## Extrait du document
-------------------------

En ce sens, c’est « parce qu’il n’est pas soi mais présence à soi » que l’être humain est libre (L’être et le néant, p. 485). C’est la structure de la conscience de soi – comme décalage avec soi et rapport aux valeurs – qui fait que nous sommes obligés de choisir notre manière d’être. Sartre justifie davantage cette thèse en soutenant que, sans ce pouvoir de néantiser, on ne saurait imaginer (se rapporter à l’irréel, voir L’imaginaire, Conclusion), percevoir l’absence de ce qu’on attend, interroger, ou tout simplement dire non. Ces conduites humaines supposent qu’on est libre par rapport à ce qui est. De même, nous avons une expérience révélatrice de notre liberté dans l’angoisse qui surgit lorsque nous prenons conscience que rien ne nous oblige à tenir (ou à ne pas tenir) telle conduite qui s’offre à nous, y compris celle de se jeter dans le précipice...
L’expression de la liberté : le « choix originel »

-------------------------

## Énoncé écrit
D'après l'extrait du document, pourquoi l'être humain est-il libre ?

## Informations fournies
-------------------------

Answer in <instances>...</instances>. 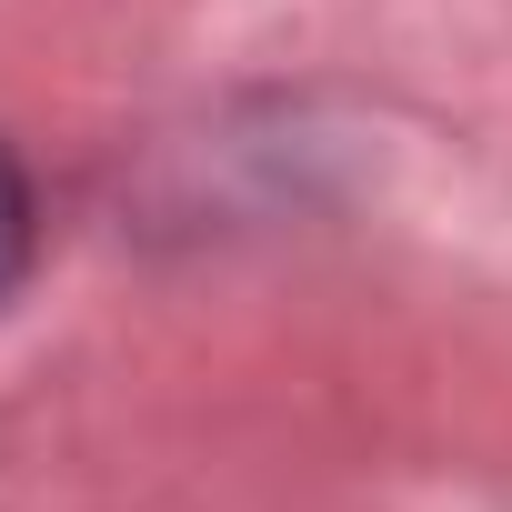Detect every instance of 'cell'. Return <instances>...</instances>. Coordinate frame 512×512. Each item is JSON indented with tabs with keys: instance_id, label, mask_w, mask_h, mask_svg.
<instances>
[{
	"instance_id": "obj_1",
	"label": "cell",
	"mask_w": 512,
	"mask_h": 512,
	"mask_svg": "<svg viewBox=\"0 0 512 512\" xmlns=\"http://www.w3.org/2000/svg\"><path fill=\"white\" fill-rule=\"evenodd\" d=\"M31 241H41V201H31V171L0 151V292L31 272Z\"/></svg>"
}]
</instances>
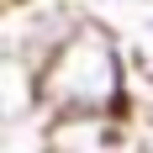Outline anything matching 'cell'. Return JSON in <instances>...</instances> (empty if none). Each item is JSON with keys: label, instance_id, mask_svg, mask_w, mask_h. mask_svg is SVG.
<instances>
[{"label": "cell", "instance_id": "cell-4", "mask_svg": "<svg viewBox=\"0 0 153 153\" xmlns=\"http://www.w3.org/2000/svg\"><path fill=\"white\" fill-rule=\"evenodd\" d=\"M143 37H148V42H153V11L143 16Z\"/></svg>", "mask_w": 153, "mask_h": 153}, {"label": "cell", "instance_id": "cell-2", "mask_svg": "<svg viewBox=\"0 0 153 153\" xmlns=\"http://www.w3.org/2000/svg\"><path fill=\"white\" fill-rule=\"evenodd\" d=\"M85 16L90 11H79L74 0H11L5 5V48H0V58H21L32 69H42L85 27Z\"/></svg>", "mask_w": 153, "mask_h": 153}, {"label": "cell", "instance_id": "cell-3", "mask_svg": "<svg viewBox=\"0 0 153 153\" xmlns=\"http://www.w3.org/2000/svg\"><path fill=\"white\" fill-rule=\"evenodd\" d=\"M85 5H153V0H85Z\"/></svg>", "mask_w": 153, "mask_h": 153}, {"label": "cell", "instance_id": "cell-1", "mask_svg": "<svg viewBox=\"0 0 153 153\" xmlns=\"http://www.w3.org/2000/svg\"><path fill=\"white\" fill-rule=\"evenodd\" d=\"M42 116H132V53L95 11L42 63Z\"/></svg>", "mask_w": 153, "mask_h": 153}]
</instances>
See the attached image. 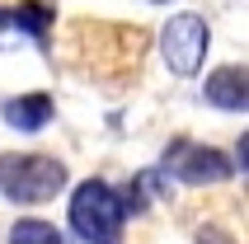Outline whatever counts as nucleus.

-------------------------

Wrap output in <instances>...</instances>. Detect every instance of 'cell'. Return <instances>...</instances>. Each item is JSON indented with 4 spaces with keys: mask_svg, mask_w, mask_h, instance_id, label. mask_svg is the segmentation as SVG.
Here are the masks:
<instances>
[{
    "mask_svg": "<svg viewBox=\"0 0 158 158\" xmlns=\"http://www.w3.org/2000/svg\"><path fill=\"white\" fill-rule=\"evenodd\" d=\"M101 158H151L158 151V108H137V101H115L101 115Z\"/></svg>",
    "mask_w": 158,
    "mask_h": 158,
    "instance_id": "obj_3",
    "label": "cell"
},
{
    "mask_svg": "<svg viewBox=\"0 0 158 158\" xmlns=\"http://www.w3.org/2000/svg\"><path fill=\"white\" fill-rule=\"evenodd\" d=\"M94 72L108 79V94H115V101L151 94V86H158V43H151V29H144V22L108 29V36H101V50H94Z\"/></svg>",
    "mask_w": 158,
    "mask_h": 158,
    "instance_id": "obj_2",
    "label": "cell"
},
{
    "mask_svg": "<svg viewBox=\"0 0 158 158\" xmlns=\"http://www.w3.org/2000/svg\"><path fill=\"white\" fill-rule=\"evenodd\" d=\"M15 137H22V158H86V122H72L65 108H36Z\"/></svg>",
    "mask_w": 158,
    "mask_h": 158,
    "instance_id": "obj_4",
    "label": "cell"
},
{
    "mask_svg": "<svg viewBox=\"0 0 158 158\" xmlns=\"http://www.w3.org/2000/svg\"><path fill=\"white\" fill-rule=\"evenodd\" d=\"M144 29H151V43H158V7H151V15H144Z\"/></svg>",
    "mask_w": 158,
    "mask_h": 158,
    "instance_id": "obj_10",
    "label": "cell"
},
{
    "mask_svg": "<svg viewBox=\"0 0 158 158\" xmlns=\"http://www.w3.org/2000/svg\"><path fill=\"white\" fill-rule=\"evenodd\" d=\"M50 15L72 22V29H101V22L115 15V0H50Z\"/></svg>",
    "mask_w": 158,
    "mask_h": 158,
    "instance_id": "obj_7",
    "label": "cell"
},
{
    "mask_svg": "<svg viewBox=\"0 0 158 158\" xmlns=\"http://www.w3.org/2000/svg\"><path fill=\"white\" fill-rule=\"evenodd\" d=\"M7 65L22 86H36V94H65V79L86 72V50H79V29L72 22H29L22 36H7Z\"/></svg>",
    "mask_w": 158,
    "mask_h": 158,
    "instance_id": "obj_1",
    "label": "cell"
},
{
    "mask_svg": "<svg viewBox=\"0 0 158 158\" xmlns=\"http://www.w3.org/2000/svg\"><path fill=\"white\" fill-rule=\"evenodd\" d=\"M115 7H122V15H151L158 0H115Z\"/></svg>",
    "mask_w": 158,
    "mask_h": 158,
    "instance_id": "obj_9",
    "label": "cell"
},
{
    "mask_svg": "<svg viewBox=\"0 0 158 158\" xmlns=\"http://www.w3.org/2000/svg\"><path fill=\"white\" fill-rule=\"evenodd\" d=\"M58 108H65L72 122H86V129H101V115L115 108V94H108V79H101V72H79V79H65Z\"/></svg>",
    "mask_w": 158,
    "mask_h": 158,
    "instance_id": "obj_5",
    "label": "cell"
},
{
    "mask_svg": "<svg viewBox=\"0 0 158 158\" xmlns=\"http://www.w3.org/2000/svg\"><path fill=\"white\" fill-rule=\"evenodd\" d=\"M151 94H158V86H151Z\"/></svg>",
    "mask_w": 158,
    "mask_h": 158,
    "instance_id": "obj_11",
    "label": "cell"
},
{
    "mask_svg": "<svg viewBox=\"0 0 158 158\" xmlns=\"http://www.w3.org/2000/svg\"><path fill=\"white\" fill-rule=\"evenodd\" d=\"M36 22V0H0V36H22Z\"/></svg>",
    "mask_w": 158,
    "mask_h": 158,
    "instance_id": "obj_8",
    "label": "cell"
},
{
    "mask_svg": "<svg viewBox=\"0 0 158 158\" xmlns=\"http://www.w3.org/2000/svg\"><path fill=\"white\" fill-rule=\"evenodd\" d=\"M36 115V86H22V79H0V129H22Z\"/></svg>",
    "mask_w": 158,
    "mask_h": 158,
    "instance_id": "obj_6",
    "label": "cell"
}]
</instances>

-------------------------

## Réponse à la tâche
Parce qu'il n'est pas soi mais présence à soi.